Zoo API: High-Frequency Trading (HFT)

The xinfer::zoo::hft module provides an ultra-low-latency, "zero-overhead" solution for executing AI-driven trading strategies.

This is the most specialized module in the xInfer ecosystem. It is designed for a single purpose: to provide the fastest possible path from market data to a trading decision. In the world of HFT, performance is not measured in milliseconds; it is measured in microseconds and nanoseconds.

This module is not a general-purpose trading framework. It is a set of hyper-optimized inference engines designed to be integrated into a sophisticated, co-located C++ trading system.

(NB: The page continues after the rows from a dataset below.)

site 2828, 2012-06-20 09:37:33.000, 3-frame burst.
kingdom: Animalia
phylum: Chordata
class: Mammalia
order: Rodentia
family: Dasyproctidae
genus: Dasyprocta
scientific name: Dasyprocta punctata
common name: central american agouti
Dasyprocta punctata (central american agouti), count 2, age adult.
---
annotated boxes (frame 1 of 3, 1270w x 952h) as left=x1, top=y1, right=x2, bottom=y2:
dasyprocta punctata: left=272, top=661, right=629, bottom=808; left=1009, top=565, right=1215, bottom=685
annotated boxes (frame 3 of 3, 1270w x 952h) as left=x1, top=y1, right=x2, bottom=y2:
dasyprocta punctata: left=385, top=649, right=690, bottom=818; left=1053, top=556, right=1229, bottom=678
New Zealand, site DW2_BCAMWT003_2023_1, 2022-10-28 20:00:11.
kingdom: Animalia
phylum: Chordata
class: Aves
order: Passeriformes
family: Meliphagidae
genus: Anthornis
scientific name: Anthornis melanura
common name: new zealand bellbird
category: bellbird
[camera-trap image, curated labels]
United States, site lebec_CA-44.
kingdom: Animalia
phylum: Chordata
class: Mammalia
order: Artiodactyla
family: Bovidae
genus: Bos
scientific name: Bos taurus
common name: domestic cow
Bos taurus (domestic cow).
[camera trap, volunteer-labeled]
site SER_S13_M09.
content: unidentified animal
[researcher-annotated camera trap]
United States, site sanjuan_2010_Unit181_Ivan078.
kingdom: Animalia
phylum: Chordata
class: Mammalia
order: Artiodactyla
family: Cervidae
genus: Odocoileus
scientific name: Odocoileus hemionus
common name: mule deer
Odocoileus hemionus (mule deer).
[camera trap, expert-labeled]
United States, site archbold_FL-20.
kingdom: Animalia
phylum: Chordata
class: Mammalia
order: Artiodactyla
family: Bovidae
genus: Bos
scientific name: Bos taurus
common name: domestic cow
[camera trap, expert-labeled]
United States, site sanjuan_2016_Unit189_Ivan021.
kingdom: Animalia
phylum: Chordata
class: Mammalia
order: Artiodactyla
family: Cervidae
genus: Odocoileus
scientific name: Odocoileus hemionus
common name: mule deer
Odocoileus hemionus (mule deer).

!!! danger "Extreme Performance, Expert Use" The classes in this module make critical trade-offs for speed. They bypass many standard software abstractions and assume they are being run in a dedicated, real-time environment. They are intended for expert users with a deep understanding of low-latency systems.

`OrderExecutionPolicy`

Executes a trained Reinforcement Learning (RL) policy for optimal trade execution.

Header: #include <xinfer/zoo/hft/order_execution_policy.h>

Use Case: Minimizing Market Impact

A major challenge in algorithmic trading is executing a large order (e.g., selling 1 million shares of a stock) without causing the price to move against you. An RL agent can be trained in a market simulator to learn an optimal "scheduling" policy—breaking the large order into many small "child" orders and placing them over time to minimize impact.

The OrderExecutionPolicy is the hyper-optimized engine for running this learned policy in a live market.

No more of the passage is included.